TASK DIRECTIONS | Report back every line from the entries below in which the word "more" occurs.

------------------------------------

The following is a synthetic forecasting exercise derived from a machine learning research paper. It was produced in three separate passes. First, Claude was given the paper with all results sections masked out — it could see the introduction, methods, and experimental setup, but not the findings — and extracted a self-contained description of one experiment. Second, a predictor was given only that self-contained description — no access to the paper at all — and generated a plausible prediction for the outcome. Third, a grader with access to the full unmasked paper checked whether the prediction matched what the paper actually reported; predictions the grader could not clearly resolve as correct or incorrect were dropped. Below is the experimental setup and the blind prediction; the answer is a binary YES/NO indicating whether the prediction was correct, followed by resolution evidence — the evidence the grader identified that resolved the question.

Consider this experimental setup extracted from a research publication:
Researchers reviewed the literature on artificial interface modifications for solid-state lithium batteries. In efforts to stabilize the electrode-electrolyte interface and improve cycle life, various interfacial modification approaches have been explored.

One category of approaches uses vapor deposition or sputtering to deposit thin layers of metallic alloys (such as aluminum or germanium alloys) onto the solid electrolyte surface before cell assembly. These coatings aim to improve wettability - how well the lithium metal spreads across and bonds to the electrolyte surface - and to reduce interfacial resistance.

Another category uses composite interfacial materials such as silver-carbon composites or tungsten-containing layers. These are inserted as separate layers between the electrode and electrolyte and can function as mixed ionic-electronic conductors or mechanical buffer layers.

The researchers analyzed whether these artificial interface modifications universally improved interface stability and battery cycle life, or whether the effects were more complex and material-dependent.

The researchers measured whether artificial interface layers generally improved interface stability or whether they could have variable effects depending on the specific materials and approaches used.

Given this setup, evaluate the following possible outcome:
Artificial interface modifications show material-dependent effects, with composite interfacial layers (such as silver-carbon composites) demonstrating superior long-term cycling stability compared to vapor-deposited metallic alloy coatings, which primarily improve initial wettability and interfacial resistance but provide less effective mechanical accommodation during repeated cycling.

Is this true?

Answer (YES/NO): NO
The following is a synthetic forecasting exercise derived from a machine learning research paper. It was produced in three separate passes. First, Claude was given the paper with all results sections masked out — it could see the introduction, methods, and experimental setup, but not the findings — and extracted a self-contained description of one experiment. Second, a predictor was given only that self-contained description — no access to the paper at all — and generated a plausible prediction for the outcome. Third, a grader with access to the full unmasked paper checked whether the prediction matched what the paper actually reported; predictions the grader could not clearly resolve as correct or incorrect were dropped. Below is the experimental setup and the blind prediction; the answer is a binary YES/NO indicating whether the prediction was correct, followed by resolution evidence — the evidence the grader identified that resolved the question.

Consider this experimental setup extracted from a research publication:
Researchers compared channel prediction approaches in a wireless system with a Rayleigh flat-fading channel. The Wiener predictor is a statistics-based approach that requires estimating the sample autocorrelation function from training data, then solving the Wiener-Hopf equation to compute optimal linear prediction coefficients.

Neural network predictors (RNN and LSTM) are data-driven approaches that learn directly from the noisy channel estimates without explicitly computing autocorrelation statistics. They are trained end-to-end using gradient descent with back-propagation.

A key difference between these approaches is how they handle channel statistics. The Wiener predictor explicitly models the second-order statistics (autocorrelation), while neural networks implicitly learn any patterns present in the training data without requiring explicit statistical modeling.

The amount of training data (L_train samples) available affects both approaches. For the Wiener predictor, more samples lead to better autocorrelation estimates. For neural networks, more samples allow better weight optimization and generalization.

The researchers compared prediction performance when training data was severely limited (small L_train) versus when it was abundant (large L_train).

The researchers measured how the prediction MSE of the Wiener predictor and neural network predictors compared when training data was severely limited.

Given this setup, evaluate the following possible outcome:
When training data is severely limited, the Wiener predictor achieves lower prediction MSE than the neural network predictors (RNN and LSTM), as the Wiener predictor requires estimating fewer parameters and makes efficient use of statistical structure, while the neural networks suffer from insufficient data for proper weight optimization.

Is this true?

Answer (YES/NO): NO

------------------------------------

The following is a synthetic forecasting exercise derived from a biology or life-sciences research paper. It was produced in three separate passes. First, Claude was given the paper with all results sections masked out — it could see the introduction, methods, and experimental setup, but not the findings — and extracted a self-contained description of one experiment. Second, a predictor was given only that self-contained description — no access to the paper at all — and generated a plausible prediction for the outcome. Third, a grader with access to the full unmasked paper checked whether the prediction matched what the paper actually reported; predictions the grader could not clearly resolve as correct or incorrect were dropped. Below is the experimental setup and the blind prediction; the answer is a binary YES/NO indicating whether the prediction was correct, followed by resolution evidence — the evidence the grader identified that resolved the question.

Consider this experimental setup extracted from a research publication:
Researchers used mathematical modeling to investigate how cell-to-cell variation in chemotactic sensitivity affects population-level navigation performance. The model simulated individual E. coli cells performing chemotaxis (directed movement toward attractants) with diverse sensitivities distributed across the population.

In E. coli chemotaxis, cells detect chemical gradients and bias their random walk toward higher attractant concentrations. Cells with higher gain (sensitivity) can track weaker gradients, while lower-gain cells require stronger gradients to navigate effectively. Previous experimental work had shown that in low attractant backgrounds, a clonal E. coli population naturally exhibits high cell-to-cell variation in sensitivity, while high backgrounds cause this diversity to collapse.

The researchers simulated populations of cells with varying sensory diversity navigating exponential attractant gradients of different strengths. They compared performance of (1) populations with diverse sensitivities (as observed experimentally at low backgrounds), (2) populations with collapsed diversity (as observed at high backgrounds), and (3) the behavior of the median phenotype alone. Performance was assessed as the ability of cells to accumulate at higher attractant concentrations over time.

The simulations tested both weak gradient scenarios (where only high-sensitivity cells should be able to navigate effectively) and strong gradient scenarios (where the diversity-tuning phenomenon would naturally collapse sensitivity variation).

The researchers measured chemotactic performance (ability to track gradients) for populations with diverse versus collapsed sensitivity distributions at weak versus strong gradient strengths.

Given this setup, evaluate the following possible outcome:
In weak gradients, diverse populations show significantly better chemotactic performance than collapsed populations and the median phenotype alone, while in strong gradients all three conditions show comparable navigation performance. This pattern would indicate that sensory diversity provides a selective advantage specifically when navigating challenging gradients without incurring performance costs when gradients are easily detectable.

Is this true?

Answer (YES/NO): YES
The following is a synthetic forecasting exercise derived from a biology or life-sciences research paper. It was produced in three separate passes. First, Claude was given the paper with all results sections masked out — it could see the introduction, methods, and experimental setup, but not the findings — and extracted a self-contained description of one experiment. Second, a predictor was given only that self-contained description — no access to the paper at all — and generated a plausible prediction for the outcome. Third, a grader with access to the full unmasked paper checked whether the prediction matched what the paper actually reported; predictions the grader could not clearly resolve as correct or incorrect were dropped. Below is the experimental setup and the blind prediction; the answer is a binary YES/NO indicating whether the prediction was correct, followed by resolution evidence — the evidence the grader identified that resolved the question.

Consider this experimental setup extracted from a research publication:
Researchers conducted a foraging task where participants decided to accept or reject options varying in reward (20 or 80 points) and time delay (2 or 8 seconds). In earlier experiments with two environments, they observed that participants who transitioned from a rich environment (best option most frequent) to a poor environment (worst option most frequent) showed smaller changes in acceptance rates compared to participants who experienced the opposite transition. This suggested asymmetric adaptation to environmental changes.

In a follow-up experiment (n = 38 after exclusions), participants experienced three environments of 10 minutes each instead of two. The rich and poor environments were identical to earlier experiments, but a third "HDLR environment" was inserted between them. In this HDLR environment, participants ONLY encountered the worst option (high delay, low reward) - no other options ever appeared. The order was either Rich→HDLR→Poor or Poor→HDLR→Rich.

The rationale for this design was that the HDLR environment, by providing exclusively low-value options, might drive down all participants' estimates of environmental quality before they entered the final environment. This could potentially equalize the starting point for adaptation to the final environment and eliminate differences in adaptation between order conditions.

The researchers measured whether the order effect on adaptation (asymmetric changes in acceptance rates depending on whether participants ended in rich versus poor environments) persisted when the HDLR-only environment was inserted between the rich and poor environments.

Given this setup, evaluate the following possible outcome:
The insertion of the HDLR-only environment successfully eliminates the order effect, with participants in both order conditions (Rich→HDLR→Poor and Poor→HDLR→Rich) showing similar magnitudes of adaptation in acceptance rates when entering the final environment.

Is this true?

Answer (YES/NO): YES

------------------------------------

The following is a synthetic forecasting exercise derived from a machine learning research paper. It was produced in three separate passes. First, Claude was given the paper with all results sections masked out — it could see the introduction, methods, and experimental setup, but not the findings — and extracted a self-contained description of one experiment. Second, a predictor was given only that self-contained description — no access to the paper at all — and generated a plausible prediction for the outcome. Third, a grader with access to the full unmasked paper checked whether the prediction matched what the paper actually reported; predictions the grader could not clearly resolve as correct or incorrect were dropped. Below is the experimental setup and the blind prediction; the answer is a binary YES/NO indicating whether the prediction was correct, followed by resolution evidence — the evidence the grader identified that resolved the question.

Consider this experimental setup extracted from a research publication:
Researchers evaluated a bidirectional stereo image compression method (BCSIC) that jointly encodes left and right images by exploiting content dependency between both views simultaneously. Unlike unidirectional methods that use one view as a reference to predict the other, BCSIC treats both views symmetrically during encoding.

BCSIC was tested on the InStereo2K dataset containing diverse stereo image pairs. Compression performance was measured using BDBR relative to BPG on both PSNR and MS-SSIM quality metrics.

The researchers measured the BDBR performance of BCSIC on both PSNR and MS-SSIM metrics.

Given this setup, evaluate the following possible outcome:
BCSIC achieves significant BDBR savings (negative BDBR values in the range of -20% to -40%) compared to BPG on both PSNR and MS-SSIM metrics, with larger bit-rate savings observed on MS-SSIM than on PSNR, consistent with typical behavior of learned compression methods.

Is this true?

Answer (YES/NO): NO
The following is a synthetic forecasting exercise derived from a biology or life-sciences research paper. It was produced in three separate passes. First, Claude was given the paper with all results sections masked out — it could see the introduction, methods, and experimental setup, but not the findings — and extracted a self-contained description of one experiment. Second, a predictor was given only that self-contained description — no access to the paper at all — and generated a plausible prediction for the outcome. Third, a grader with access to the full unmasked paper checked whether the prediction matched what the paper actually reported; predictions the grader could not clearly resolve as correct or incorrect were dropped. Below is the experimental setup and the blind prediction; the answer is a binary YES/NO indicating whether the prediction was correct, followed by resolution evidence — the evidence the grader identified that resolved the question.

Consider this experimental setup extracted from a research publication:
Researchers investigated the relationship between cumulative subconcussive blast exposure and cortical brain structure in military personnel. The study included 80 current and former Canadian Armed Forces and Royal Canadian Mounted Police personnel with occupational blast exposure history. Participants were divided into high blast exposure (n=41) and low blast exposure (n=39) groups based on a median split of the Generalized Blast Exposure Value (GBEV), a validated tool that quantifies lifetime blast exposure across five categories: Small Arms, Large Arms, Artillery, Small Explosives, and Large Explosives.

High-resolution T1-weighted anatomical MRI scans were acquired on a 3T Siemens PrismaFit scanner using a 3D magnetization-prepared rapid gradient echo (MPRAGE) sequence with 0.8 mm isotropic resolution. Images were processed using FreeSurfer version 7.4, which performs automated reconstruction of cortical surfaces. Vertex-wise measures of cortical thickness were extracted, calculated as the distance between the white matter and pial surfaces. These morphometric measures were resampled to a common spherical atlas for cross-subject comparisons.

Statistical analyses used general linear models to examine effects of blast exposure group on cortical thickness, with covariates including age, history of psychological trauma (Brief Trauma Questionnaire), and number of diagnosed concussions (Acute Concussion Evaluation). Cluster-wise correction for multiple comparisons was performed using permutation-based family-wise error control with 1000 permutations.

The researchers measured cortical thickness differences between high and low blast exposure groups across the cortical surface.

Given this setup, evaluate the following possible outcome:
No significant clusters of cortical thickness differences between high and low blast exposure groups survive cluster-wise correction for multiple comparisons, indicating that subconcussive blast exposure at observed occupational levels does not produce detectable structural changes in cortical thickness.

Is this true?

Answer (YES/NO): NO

------------------------------------

EXPECTED ANSWER |
The researchers analyzed whether these artificial interface modifications universally improved interface stability and battery cycle life, or whether the effects were more complex and material-dependent.
The amount of training data (L_train samples) available affects both approaches. For the Wiener predictor, more samples lead to better autocorrelation estimates. For neural networks, more samples allow better weight optimization and generalization.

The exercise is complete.